Temporal Label Hierachical Network for Compound Emotion Recognition
Sunan Li, Hailun Lian, Cheng Lu, Yan Zhao, Tianhua Qi, Hao Yang, Yuan Zong, Wenming Zheng
TL;DR
The work tackles compound emotion recognition in unconstrained environments where basic emotion categories are insufficient. It introduces a temporal pyramid network that combines a ResNet18 backbone with a Transformer to extract spatiotemporal features from three parallel 15-frame sequences, enabling robust frame-level predictions. An auxiliary valence/arousal classifier trained on the DFEW dataset guides a coarse-to-fine labeling strategy to map to compound emotions and mitigate data imbalance. Evaluated on ABAW7, the approach achieves promising average F1 across seven compound expressions, demonstrating the effectiveness of multi-scale temporal aggregation and hierarchical labeling for real-world emotion recognition.
Abstract
The emotion recognition has attracted more attention in recent decades. Although significant progress has been made in the recognition technology of the seven basic emotions, existing methods are still hard to tackle compound emotion recognition that occurred commonly in practical application. This article introduces our achievements in the 7th Field Emotion Behavior Analysis (ABAW) competition.

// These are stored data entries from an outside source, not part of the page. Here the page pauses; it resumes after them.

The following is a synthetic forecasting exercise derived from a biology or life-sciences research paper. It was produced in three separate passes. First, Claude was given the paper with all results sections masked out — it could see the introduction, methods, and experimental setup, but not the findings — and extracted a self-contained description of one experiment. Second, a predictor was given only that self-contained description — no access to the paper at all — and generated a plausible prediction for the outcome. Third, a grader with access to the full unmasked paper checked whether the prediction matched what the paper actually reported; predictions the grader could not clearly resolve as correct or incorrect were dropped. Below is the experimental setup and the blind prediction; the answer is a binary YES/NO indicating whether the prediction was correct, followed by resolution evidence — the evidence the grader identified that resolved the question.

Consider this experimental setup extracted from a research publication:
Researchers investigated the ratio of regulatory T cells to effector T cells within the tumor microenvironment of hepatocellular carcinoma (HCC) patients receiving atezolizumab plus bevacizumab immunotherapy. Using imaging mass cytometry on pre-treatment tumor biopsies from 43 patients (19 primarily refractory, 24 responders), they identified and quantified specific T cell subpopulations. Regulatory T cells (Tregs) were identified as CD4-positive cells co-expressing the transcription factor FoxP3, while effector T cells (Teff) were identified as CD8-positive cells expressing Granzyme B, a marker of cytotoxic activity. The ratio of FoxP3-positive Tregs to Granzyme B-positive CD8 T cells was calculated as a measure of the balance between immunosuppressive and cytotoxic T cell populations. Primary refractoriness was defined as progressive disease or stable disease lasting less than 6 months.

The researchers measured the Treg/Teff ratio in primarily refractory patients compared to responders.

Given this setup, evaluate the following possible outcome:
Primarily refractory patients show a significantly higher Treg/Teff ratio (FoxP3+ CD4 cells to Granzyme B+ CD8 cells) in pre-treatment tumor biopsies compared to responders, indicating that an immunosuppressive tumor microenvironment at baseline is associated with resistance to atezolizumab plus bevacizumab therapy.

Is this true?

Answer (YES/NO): YES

In the competition, we selected pre trained ResNet18 and Transformer, which have been widely validated, as the basic network framework. Considering the continuity of emotions over time, we propose a time pyramid structure network for frame level emotion prediction. Furthermore. At the same time, in order to address the lack of data in composite emotion recognition, we utilized fine-grained labels from the DFEW database to construct training data for emotion categories in competitions. Taking into account the characteristics of valence arousal of various complex emotions, we constructed a classification framework from coarse to fine in the label space.